What you have to do
Put every one of the following items into a Markdown table with the columns "Row" and "Line", giving each line its row number and leaving out blank lines. Omit the pictures from your answer.

Given records

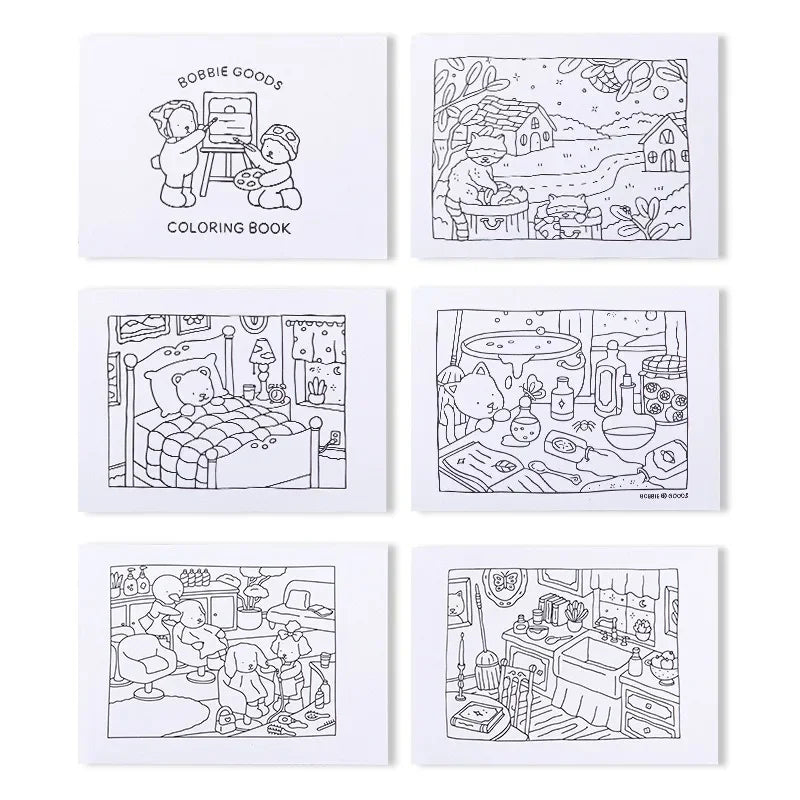 Cozy Friends - Coloring Book for Adults and Teens - Super Cute Animal Characters - 50 Pages Coloring Book for Kids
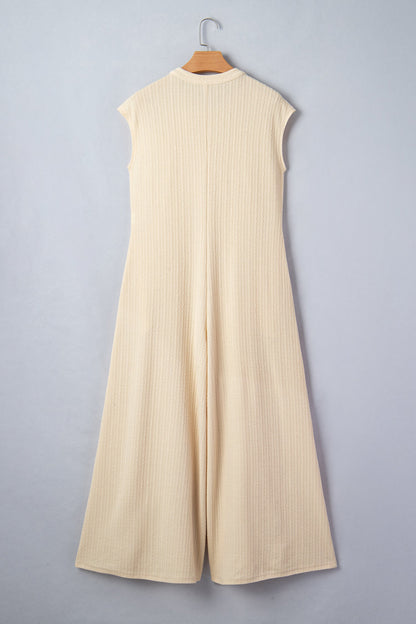 Jet Stream Half Buttons Ribbed Knit Wide Leg Jumpsuit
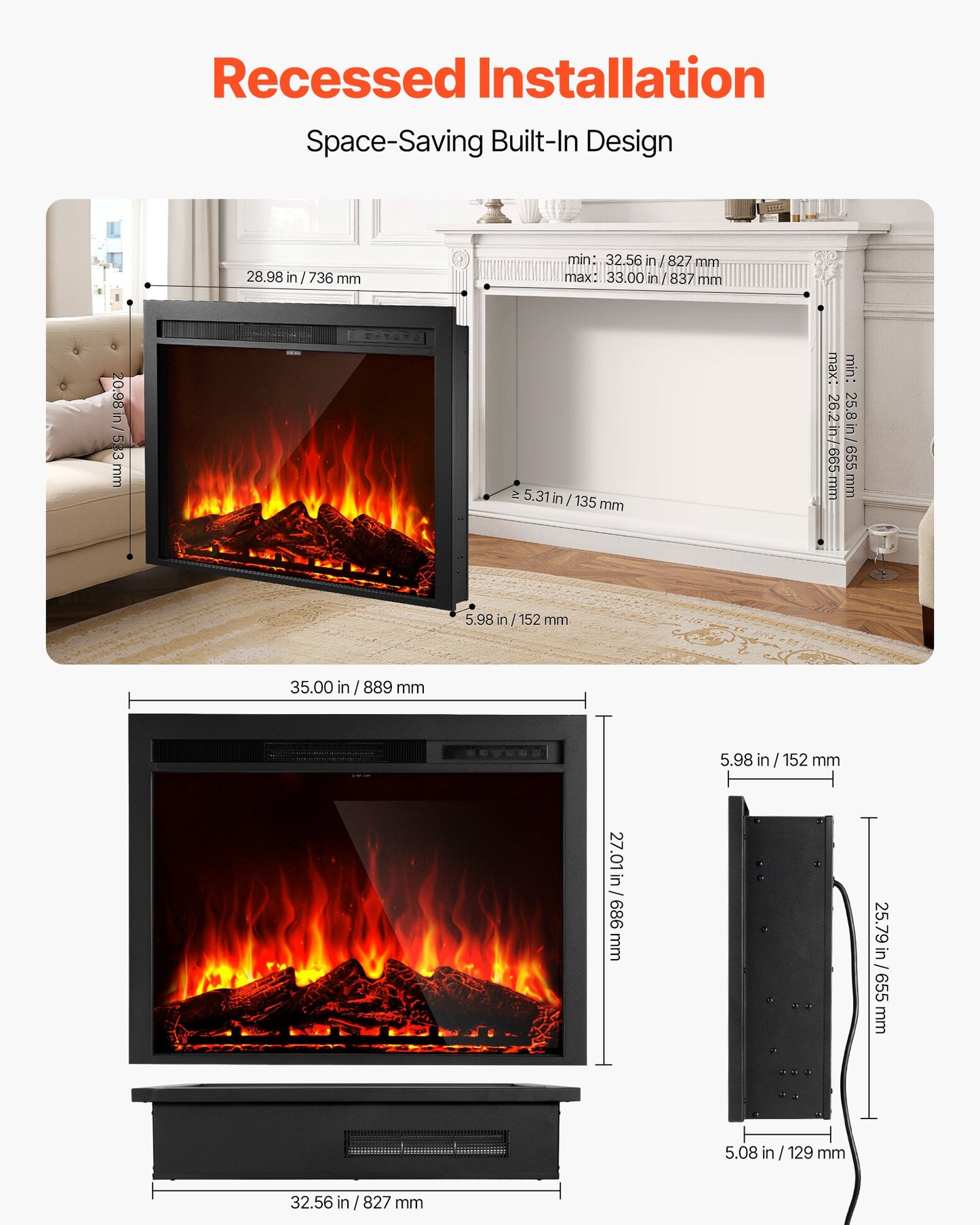 Electric Fireplace Insert, 35 inch Recessed and Wall Mounted with Adjustable Flame Color Brightness & 8h Timer & Remote Control, Indoor Heater w/ 750W/1500W Dual Heating Modes, 5000BTU Black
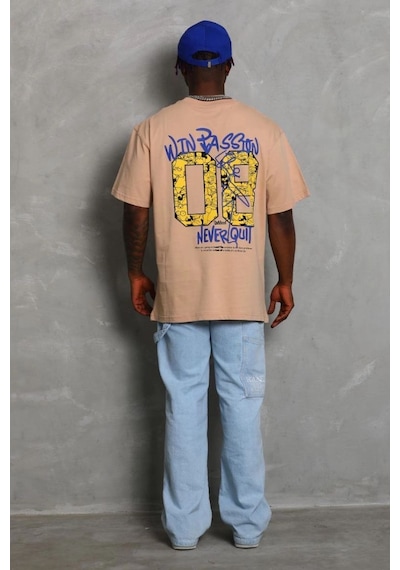 Erkek Baskılı Tişört Kısa Kol Bisiklet Yaka Oversize T-shirt - Bej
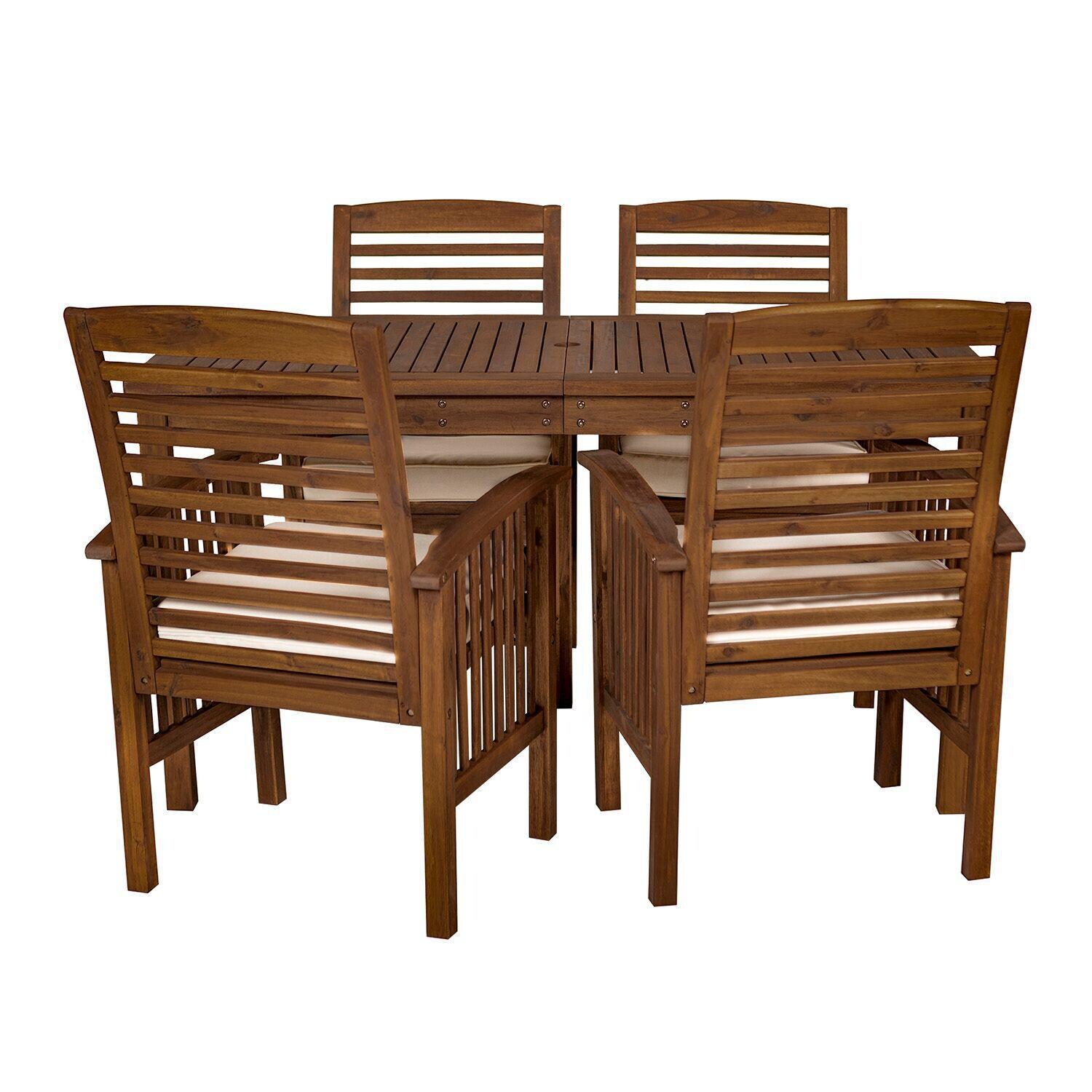 Ultimate Patio Horizon Way 5 Piece Dark Brown Acacia Patio Dining Set - Front View thumbnail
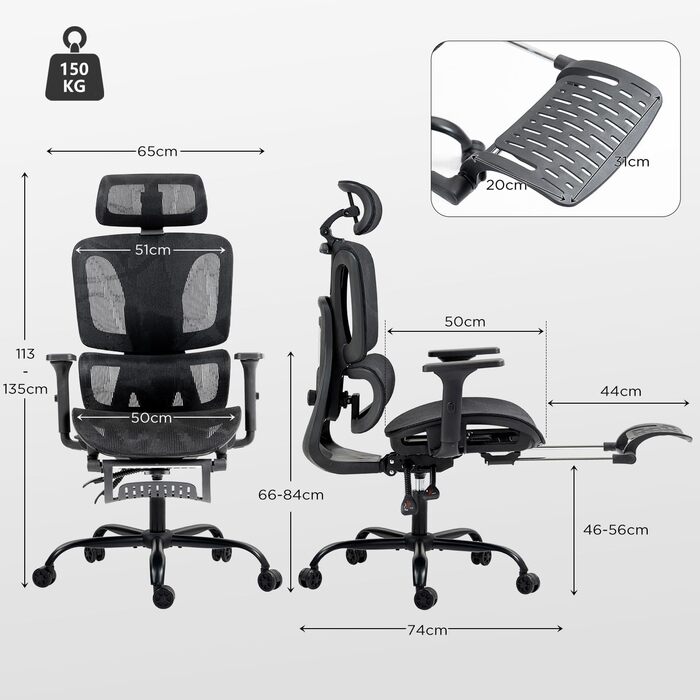 Ергономічне офісне крісло EROMMY з підставкою для ніг 3D-підголівник та регульовані підлокітники Регульоване по висоті робоче крісло з поперековою опорою Поворотне крісло з дихаючої сітки для домашнього офісу та ігор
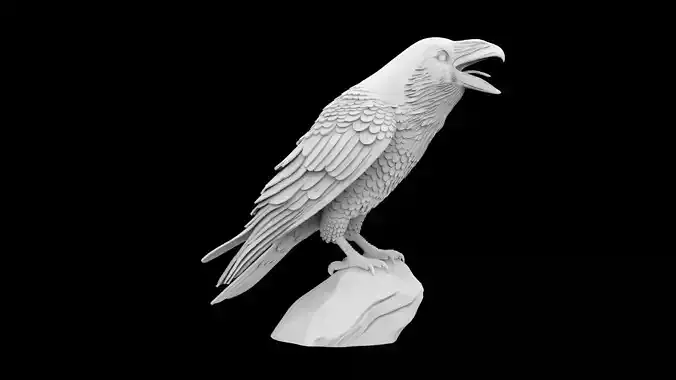 Cawing Raven Sculpture Standing Pose Print 3D print model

Task response
| Row | Line |
|---|---|
| 1 |  Cozy Friends - Coloring Book for Adults and Teens - Super Cute Animal Characters - 50 Pages Coloring Book for Kids |
| 2 |  Jet Stream Half Buttons Ribbed Knit Wide Leg Jumpsuit |
| 3 |  Electric Fireplace Insert, 35 inch Recessed and Wall Mounted with Adjustable Flame Color Brightness & 8h Timer & Remote Control, Indoor Heater w/ 750W/1500W Dual Heating Modes, 5000BTU Black |
| 4 |  Erkek Baskılı Tişört Kısa Kol Bisiklet Yaka Oversize T-shirt - Bej |
| 5 |  Ultimate Patio Horizon Way 5 Piece Dark Brown Acacia Patio Dining Set - Front View thumbnail |
| 6 |  Ергономічне офісне крісло EROMMY з підставкою для ніг 3D-підголівник та регульовані підлокітники Регульоване по висоті робоче крісло з поперековою опорою Поворотне крісло з дихаючої сітки для домашнього офісу та ігор |
| 7 |  Cawing Raven Sculpture Standing Pose Print 3D print model |